Martin Luther King Jr. was assassinated fifty years ago, on April 4, 1968. He was in Memphis supporting trash collectors’ bid for safer working conditions and higher wages. In the years since, King’s legacy has become a political battleground. The figure of King, now etched in stone monument and celebrated in an annual national holiday, has been used to support everything from radical, insurgent protest to selling Dodge Rams.
In the essays that follow, each author chips away at the patina that has built up around King’s figural representation in our collective political culture. The authors invite us to more than a return to the “real” King. Rather, they invite us to engage King as a partner to discerning our own place in a world that continues to be fundamentally marked by the triplets of evil: racism, materialism, and militarism.
In Vincent Lloyd’s essay, “Martin Luther King Jr.’s Advice for Living” he turns to King’s advice column in Ebony Magazine as a source for accessing King the pastor. What Lloyd finds is complicated: a King that both embodies and resists the structures of domination that characterized his world.

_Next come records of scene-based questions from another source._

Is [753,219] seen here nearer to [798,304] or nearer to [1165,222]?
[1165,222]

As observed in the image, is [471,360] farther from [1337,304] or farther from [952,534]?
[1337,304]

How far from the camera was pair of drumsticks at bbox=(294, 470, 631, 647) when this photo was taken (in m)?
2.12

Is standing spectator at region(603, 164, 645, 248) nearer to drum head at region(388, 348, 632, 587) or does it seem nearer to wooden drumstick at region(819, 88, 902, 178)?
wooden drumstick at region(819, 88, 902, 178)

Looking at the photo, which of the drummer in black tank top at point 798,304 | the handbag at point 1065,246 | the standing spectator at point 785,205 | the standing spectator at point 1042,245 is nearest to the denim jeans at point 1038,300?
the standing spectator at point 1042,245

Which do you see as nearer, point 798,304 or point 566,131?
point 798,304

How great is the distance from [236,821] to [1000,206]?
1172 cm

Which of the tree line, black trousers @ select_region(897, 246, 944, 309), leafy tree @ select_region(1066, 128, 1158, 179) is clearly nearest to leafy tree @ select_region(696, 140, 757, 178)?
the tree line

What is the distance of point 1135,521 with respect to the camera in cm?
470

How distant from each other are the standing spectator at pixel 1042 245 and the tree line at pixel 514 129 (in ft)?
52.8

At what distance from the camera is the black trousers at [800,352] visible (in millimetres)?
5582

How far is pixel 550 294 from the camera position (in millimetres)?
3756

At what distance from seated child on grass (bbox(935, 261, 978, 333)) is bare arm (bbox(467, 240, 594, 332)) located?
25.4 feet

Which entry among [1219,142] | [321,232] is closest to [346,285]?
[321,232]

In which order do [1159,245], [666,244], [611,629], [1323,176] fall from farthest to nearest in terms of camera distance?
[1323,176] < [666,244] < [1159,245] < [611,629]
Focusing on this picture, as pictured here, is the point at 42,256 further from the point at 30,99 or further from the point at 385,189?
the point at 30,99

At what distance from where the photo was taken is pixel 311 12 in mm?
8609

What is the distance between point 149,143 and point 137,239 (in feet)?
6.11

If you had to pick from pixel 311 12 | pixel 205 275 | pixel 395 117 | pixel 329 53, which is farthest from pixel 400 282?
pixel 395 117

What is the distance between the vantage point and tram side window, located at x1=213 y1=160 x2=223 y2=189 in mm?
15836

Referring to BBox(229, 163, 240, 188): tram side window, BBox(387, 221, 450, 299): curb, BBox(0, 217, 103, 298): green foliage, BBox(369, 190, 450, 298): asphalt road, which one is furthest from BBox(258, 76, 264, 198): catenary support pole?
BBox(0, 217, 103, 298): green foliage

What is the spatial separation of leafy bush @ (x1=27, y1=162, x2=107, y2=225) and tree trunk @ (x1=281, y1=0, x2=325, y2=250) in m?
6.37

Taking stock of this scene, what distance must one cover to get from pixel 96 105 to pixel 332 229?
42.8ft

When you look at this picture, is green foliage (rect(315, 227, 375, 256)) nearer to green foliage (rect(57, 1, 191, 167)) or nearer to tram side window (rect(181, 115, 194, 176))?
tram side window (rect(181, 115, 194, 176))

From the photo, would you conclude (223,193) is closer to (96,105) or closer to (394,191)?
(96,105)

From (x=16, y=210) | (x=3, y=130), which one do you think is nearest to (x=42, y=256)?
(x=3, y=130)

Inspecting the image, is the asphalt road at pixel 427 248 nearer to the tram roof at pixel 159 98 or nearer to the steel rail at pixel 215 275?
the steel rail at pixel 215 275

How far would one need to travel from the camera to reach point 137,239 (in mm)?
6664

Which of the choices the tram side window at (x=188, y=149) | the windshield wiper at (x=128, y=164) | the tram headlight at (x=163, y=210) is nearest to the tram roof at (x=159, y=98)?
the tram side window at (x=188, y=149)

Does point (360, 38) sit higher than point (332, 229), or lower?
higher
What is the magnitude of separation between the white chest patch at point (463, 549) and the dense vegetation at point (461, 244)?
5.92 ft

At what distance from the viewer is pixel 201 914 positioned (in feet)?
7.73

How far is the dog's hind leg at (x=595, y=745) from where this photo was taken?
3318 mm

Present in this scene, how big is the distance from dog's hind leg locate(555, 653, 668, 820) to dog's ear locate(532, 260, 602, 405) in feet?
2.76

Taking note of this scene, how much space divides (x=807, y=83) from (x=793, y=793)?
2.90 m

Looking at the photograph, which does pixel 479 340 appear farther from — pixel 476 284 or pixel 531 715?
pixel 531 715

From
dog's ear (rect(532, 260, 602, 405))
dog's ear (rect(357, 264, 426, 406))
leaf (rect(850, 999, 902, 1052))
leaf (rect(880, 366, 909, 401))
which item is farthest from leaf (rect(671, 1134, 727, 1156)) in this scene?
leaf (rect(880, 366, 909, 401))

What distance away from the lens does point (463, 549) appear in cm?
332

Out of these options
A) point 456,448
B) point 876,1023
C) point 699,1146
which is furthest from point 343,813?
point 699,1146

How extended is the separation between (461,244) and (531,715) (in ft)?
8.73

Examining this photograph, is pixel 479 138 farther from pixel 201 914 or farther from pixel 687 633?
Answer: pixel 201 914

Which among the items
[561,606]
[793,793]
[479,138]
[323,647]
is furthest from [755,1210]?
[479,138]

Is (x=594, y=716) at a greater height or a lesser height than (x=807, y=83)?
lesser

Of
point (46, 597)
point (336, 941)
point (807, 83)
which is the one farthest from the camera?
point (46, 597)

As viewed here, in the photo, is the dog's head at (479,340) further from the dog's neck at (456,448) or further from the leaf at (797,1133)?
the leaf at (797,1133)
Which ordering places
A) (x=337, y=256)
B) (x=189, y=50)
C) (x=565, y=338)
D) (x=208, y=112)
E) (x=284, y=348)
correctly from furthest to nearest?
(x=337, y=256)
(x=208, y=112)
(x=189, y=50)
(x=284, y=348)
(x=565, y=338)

Yet, Lloyd argues, King’s example invites us not to emulate King directly, but to the practice of conscience, of practical reasoning, that King encouraged in his readers.
Kyle Brooks takes a personal tack in “Between Nostalgia and Critical Memory” by exploring three locations of his own memories of King, and how those memories are wrapped up in the construction of the Black public sphere. Using the analysis of Houston Baker, Brooks calls for an critical memory that honors as it critiques.
Finally, Daniel Wyche in “Dr. King and the Life of the Question” encourages us to step back from the King’s answers and walk with King’s questions. By dwelling with King’s deep questions, Wyche contends, we can keep King’s critical, curious, and incisive memory alive.
Together these essays do not resolve the debates that rage over the figure of King. What they do, rather, is to suggest modes of inhabiting his radical legacy that reject hagiography and acknowledge the critical distance between his time and our own.